1 of 3 people found the following review helpful:
3.0 out of 5 stars
40 pages of Mulling, January 21, 2006
This review is from: Can Teachers Own Their Own Schools? New Strategies of Educational Excellence (Paperback)
It is true that state schools seldom are aware of the phrase "customer service". Therefore, Vedder's book held promise with the line "For-profit schools operating in a competitive environment that are owned in whole or part by the professionals who run them could be a promising alternative, certainly worth experimenting with". But it quickly disappoints because, in the words of the '80s Wendy's commercial, where's the beef?
When you open the book, the Table of Contents reads 1)Introduction; 2) American Education: Poor Outcomes and Declining Efficiency; 3) Long Term Benefits of the For-Profit Approach; 4) A Historical Perspective on For-Profit Schools; 5) For-Profit Education in America Today; 6) Illustrating the "ESOP" Approach to Public Education"; and 7) Conclusion.

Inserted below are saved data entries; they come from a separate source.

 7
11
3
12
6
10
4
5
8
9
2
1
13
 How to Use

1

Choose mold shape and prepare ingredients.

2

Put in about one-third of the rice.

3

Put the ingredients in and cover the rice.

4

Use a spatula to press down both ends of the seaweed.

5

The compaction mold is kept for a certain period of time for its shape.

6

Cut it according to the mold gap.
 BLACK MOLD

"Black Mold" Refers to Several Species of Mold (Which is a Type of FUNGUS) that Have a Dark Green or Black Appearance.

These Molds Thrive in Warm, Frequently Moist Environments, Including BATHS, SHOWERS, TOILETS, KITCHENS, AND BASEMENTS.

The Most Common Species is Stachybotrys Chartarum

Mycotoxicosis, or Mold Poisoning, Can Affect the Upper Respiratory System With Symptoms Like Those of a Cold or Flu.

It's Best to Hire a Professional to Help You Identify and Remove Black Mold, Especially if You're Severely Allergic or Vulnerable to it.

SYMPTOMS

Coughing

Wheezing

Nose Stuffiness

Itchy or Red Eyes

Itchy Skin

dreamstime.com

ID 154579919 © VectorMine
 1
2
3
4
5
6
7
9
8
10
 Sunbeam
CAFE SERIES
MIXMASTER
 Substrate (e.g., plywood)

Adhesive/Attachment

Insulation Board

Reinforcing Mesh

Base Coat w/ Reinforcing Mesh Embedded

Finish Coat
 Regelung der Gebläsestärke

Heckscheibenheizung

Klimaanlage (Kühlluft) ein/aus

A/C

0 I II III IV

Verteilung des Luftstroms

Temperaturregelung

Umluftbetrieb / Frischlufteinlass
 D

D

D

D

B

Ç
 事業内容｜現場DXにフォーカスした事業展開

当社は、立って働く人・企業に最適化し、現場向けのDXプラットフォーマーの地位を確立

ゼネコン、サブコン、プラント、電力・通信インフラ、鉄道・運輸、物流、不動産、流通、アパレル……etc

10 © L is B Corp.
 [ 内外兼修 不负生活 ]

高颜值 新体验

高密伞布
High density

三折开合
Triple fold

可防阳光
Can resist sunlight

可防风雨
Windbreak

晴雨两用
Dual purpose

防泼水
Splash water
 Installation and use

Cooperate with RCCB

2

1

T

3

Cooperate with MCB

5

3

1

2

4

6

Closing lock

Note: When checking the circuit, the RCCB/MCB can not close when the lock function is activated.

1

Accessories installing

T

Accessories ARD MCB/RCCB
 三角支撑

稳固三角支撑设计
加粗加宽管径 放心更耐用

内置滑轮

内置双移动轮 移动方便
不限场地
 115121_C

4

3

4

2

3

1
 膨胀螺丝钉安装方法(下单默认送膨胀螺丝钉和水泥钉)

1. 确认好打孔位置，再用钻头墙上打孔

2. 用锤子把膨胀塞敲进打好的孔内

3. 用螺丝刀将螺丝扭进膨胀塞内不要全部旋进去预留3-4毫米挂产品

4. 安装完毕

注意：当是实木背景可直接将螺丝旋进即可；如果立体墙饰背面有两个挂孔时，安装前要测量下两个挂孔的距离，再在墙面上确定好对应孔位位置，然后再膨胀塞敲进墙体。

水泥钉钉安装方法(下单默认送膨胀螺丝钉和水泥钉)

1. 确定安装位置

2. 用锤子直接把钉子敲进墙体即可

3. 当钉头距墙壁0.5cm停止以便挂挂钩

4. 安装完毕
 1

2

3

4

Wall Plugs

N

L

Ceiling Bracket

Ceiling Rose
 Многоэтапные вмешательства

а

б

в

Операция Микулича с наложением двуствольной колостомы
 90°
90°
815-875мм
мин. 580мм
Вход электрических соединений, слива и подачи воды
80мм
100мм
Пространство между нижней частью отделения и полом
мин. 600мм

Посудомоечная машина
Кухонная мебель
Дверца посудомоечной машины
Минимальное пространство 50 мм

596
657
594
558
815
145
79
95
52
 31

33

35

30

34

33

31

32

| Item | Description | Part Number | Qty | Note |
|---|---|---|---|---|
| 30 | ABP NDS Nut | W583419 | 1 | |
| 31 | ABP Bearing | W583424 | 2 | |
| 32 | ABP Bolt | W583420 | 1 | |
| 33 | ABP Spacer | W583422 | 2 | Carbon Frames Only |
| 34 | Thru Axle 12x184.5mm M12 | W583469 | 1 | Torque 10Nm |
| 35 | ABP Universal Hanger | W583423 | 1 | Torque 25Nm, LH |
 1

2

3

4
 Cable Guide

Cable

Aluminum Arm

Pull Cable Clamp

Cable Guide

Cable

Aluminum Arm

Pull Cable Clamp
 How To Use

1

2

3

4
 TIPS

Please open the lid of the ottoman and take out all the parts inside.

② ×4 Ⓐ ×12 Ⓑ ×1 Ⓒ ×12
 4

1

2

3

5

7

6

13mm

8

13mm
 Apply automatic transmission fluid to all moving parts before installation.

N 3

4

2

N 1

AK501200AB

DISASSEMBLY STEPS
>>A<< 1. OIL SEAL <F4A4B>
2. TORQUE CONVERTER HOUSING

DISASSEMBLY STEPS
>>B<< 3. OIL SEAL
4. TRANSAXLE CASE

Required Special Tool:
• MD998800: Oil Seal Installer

He cites monetary statistics for England as late as 1875, but fails to account for inflation or the exchange rate. One pound sterling in the early 1800s was equal to $100 of today's greenbacks, but Vedder says "and less than one pound for every child between the ages of five and fourteen". He also neglects to say that until 1867, two years after African-Americans won the right to vote, did Englishmen win the right to vote - until then, only the landlords voted that made up 2% of the total population and dictated to the other 98%. His understanding of schooling, both private and state, in England is not quite there - he quotes Herbert Spencer that "We may be quite sure that a state education would be administered for the advantage of those in power", but seems to not know that the 2% who could vote did indeed invent state schooling in reaction to the Quakers method of Bible-reading borrowed from Indian Muslims at Madras on Qur'aan-reading. Fearing a Jacobin revolution once the population began to read, they invented state schooling. Prior to that, education was a sham in England; only elites had access to it.
There are many more caveats - Vedder does not distinguish between corporate and private, between corporate that sucks up state monies and private that struggles on tuition and donations. In the real world, for-profit schools do not exist at the elementary and secondary school levels apart from Challenger Schools in California and Utah. All primary and secondary schools are subsidized by either donations or tax monies in addition to any tutiton charged.
The concept of teacher-owned schools is one that needs to be yet be explored, using ethnographic participant-observations of just such schools. A better book for someone wanting to start their own school is Robert Love's "How to Start Your Own School", which is based on the actual experiences of the Wichita Collegiate School.